Records for this task
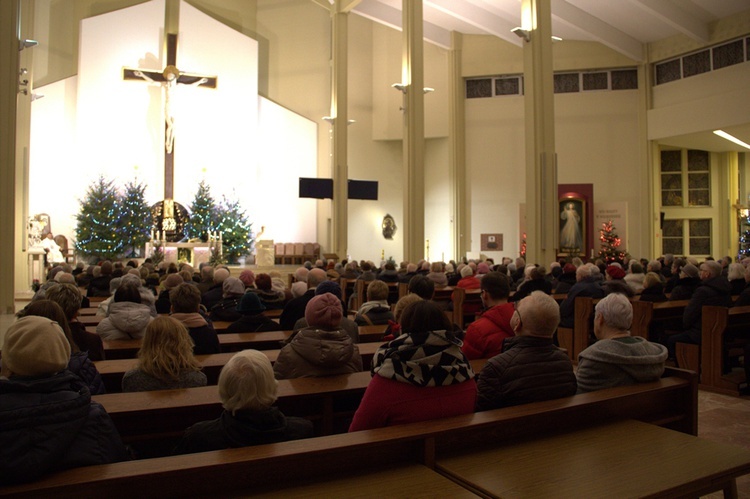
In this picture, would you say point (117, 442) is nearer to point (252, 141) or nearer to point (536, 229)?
point (536, 229)

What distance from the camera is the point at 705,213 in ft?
59.2

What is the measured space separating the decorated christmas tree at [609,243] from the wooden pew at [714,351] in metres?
11.6

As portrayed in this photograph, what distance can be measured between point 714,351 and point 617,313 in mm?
2868

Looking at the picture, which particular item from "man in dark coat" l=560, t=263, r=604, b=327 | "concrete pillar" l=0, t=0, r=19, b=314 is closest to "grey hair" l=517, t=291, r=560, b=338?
"man in dark coat" l=560, t=263, r=604, b=327

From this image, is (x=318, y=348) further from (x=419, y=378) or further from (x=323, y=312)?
(x=419, y=378)

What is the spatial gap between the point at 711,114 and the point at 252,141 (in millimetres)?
12123

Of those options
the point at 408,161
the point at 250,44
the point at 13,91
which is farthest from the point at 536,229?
the point at 250,44

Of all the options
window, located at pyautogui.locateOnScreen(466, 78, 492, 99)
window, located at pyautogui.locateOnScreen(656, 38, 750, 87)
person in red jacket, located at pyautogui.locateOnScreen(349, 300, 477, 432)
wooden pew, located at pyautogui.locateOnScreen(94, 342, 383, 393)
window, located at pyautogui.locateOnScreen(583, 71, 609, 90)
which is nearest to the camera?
person in red jacket, located at pyautogui.locateOnScreen(349, 300, 477, 432)

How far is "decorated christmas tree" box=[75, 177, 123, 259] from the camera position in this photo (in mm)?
15266

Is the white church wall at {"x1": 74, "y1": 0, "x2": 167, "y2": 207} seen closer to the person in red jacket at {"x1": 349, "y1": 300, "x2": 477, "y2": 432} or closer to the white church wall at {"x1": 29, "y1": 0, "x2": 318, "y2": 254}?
the white church wall at {"x1": 29, "y1": 0, "x2": 318, "y2": 254}

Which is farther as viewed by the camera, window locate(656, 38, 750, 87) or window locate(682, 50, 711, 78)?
window locate(682, 50, 711, 78)

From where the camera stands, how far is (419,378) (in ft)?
7.38

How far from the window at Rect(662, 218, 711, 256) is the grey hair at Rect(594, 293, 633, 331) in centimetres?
1683

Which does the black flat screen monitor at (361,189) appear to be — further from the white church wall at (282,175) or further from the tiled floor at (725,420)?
the tiled floor at (725,420)
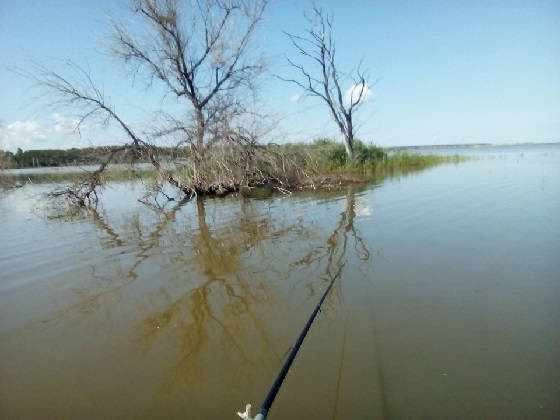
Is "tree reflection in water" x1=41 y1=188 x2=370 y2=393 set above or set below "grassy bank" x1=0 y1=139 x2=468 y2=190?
below

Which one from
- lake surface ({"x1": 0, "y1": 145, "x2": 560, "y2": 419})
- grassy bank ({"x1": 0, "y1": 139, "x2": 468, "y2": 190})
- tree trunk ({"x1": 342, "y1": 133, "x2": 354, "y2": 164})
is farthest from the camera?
tree trunk ({"x1": 342, "y1": 133, "x2": 354, "y2": 164})

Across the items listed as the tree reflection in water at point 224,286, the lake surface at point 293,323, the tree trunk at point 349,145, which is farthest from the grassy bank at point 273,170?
the lake surface at point 293,323

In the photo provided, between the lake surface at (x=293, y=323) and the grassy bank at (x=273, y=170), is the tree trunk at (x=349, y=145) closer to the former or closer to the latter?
the grassy bank at (x=273, y=170)

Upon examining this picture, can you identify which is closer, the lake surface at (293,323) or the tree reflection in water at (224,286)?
the lake surface at (293,323)

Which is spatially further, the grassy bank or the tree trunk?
the tree trunk

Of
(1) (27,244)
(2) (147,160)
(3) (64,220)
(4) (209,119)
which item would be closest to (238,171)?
(4) (209,119)

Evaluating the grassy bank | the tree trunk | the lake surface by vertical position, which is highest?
the tree trunk

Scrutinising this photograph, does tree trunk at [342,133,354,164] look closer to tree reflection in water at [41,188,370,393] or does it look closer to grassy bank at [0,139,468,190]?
grassy bank at [0,139,468,190]

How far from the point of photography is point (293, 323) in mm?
3279

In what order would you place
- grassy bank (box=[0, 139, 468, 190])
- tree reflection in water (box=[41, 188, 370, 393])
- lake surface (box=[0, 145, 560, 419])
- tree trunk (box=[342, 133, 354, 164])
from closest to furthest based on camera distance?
lake surface (box=[0, 145, 560, 419])
tree reflection in water (box=[41, 188, 370, 393])
grassy bank (box=[0, 139, 468, 190])
tree trunk (box=[342, 133, 354, 164])

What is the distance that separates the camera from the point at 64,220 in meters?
10.1

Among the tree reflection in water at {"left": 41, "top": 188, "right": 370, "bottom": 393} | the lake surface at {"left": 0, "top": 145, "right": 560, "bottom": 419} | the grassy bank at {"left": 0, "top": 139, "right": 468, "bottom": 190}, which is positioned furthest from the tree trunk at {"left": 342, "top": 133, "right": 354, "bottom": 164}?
the lake surface at {"left": 0, "top": 145, "right": 560, "bottom": 419}

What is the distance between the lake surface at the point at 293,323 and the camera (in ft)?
7.77

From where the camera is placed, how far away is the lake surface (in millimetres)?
2367
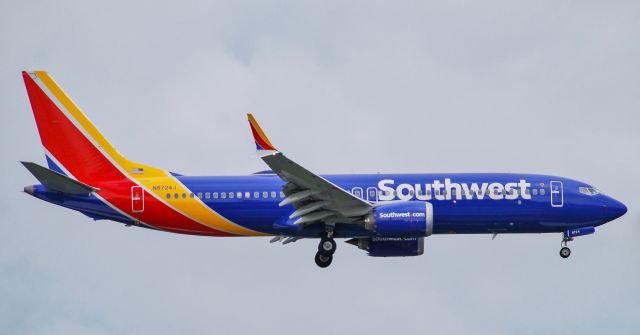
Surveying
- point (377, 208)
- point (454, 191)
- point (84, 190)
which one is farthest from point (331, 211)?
point (84, 190)

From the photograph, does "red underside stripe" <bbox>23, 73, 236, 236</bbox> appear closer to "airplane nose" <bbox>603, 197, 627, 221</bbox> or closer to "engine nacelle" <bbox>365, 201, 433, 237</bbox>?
"engine nacelle" <bbox>365, 201, 433, 237</bbox>

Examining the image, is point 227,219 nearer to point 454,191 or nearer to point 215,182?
point 215,182

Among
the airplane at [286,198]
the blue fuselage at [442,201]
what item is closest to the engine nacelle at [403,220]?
the airplane at [286,198]

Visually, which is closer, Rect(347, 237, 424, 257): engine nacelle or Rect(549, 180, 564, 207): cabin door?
Rect(549, 180, 564, 207): cabin door

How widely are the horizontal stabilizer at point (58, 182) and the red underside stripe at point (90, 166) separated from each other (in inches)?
35.8

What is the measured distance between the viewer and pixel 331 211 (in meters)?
61.6

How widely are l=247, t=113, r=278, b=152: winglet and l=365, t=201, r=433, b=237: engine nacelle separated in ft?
25.3

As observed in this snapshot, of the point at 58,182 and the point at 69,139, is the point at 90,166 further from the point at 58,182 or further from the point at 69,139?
the point at 58,182

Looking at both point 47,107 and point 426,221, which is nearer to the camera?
point 426,221

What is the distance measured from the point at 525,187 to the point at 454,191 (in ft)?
11.6

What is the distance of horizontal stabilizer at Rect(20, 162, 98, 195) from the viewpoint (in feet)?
197

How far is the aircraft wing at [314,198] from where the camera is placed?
58.4 meters

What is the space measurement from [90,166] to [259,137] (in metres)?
12.4

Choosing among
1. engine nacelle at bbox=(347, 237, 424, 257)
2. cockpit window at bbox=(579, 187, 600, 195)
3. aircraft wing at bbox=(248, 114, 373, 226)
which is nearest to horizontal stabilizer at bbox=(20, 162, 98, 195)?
aircraft wing at bbox=(248, 114, 373, 226)
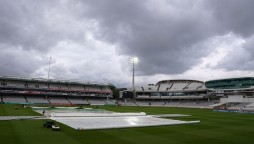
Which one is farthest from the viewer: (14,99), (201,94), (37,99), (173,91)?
(173,91)

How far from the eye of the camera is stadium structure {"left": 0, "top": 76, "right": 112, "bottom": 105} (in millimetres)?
91438

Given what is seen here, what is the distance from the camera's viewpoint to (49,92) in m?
101

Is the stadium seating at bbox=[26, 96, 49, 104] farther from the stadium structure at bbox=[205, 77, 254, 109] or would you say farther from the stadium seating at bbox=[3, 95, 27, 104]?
the stadium structure at bbox=[205, 77, 254, 109]

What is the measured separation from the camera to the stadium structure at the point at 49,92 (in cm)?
9144

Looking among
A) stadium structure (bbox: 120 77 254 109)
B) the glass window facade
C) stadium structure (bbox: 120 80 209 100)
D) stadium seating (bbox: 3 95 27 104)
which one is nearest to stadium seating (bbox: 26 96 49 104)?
stadium seating (bbox: 3 95 27 104)

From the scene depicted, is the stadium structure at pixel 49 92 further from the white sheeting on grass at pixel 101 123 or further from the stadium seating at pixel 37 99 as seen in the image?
the white sheeting on grass at pixel 101 123

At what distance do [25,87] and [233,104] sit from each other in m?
84.6

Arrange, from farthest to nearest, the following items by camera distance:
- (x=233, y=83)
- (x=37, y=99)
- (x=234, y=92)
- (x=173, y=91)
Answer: (x=173, y=91), (x=233, y=83), (x=37, y=99), (x=234, y=92)

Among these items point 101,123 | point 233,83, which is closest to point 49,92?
point 101,123

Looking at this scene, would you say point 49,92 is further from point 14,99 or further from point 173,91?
point 173,91

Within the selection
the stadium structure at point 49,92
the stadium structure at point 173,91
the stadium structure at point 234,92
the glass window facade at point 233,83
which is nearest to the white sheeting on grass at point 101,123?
the stadium structure at point 234,92

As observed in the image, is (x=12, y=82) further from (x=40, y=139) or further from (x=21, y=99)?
(x=40, y=139)

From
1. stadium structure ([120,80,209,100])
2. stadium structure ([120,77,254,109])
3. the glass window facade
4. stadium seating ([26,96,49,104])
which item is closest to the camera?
stadium structure ([120,77,254,109])

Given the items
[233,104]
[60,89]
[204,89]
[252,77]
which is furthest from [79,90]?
[252,77]
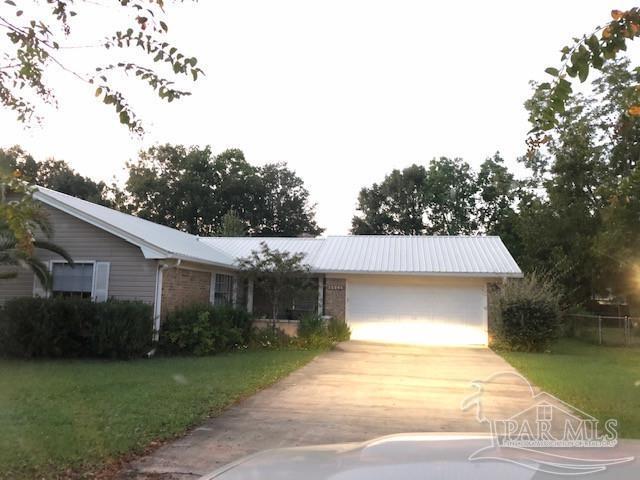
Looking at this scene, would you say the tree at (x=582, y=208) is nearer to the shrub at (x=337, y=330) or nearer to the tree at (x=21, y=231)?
the shrub at (x=337, y=330)

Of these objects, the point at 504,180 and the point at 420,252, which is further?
the point at 504,180

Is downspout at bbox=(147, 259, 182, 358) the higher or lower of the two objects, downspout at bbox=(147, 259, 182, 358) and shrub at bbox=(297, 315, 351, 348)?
the higher

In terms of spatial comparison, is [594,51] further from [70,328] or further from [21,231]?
[70,328]

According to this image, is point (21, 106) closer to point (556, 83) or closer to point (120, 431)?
point (120, 431)

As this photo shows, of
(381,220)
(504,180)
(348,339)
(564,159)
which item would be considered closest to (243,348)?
(348,339)

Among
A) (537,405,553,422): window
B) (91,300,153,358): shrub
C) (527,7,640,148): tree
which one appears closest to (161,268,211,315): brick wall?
(91,300,153,358): shrub

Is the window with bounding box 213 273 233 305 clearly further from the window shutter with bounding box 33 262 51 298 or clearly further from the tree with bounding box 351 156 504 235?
the tree with bounding box 351 156 504 235

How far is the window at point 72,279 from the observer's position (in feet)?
49.9

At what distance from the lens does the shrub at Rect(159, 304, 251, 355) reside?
1454cm

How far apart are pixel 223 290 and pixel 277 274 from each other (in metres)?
2.93

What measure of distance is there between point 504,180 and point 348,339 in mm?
17769

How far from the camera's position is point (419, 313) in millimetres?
20047

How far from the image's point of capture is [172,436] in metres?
6.67

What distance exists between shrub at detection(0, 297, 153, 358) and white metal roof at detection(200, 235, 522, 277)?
8424 millimetres
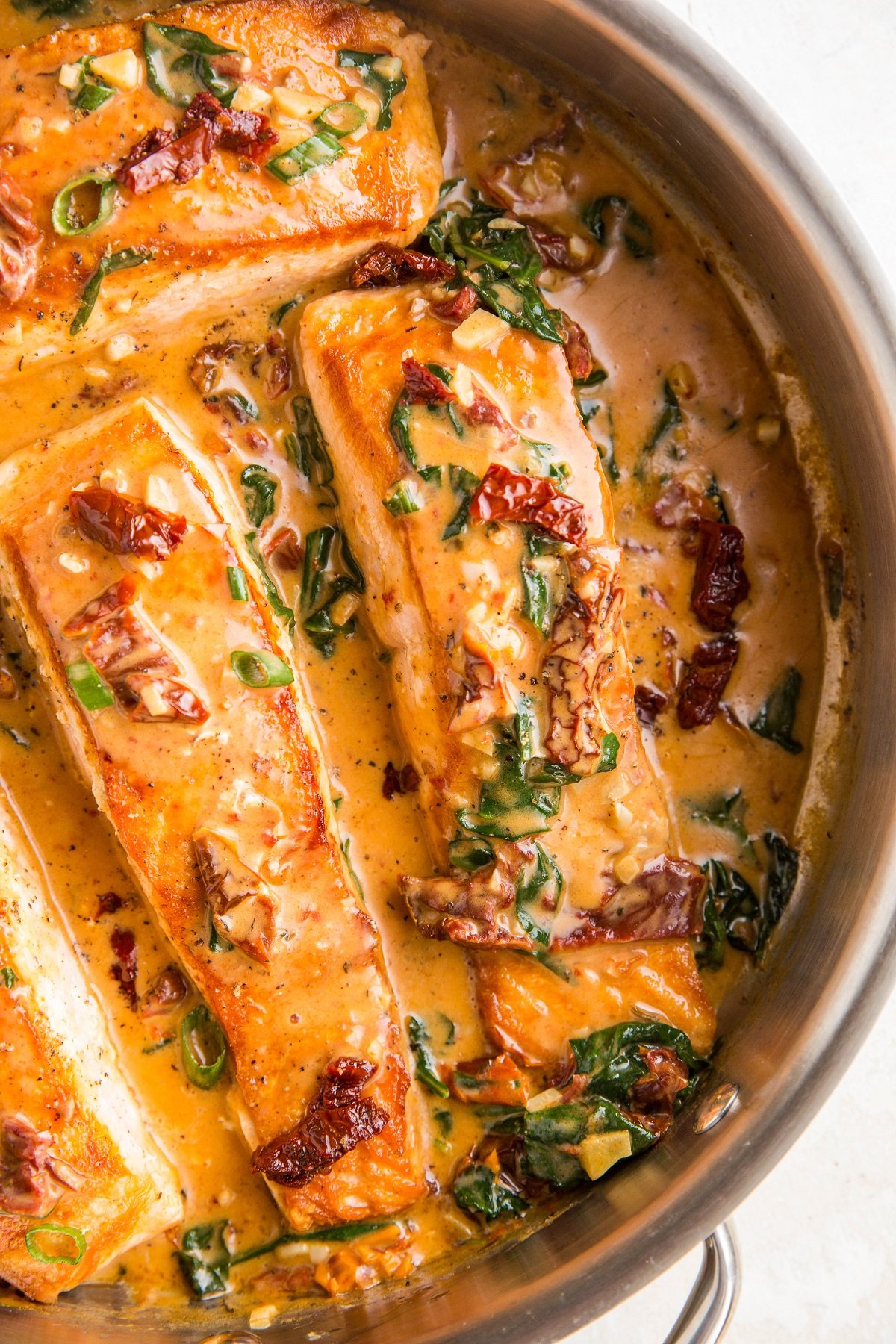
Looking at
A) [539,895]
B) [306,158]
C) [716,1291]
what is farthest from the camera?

Problem description
The lines to copy run from the line containing "Looking at this scene, would you say the" through the end of the data above; copy exactly those, minus the pictures.

Task response
Looking at this scene, would you say the tree at (x=582, y=208) is nearer to the shrub at (x=337, y=330) or nearer to the tree at (x=21, y=231)?
the shrub at (x=337, y=330)

Of these objects, the point at 504,180 and the point at 420,252, which is further?
the point at 504,180

Is downspout at bbox=(147, 259, 182, 358) the higher or lower of the two objects, downspout at bbox=(147, 259, 182, 358) and shrub at bbox=(297, 315, 351, 348)?
the higher

In terms of spatial comparison, is [594,51] further from [70,328] or further from [21,231]?
[70,328]

According to this image, is point (21, 106) closer to point (556, 83) or closer to point (120, 431)?
point (120, 431)

As this photo shows, of
(381,220)
(504,180)
(348,339)
(564,159)
which item would be considered closest to (243,348)?
(348,339)

Among
A) (537,405,553,422): window
B) (91,300,153,358): shrub
C) (527,7,640,148): tree
which one appears closest to (161,268,211,315): brick wall?
(91,300,153,358): shrub

Is the window with bounding box 213 273 233 305 clearly further from the window shutter with bounding box 33 262 51 298 or clearly further from the tree with bounding box 351 156 504 235?
the tree with bounding box 351 156 504 235

How far is the window at point 72,279 from the observer's position (in feet)?
49.9

At what distance from the lens does the shrub at Rect(159, 304, 251, 355) reside?
1454cm

How far apart are pixel 223 290 and pixel 277 274 from each other (in metres)?
2.93

What measure of distance is there between point 504,180 and point 348,339 in mm?
17769

How far from the camera's position is point (419, 313) in millimetres?
20047

How far from the image's point of capture is [172,436] in metres?
6.67

What distance exists between shrub at detection(0, 297, 153, 358) and white metal roof at detection(200, 235, 522, 277)?
8424 millimetres
Looking at
A) [539,895]
B) [306,158]
C) [716,1291]
what is farthest from the camera?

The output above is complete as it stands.